■ Text segment ■
──────────────────────────────
It did not occur to me for decades that misogyny was the reason our father walked away. It took a lifetime to see its trace, perceive the shape it pressed upon our lives. It is the belief that women are naturally subservient to men, and that men are justified in punishing women who refuse their control. Over time I began to see the disturbance in our family, going back at least two generations: anger and resentment, bristling at the roles each gender was assigned. The full scope of the ways that hatred of women distorted our lives was harder to discern.
For a long time, in fact, I thought myself lucky as a woman. I was not among the one in three women raped or sexually assaulted in this world, the one in three American children sexually abused by a male relative, the one in four American women living with abusive men. Our father’s abuse was of a different, more subtle kind. His aim was to punish our mother; we kids were just collateral damage. As a result, I do eventually show up in the statistics: the one in six American women who have been stalked and threatened with death.
Control is a continuum, extreme violence its endpoint. It is always about punishing the person—often a woman—who refuses to be controlled.
──────────────────────────────
■ Given data ■

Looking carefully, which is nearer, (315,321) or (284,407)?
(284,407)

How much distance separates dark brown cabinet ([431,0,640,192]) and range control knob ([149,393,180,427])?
──────────────────────────────
■ Task goal ■
Could you copy out the full passage on misogyny and the father who walked away, word for word?

■ Answer space ■
It did not occur to me for decades that misogyny was the reason our father walked away. It took a lifetime to see its trace, perceive the shape it pressed upon our lives. It is the belief that women are naturally subservient to men, and that men are justified in punishing women who refuse their control. Over time I began to see the disturbance in our family, going back at least two generations: anger and resentment, bristling at the roles each gender was assigned. The full scope of the ways that hatred of women distorted our lives was harder to discern.
For a long time, in fact, I thought myself lucky as a woman. I was not among the one in three women raped or sexually assaulted in this world, the one in three American children sexually abused by a male relative, the one in four American women living with abusive men. Our father’s abuse was of a different, more subtle kind. His aim was to punish our mother; we kids were just collateral damage. As a result, I do eventually show up in the statistics: the one in six American women who have been stalked and threatened with death.
Control is a continuum, extreme violence its endpoint. It is always about punishing the person—often a woman—who refuses to be controlled.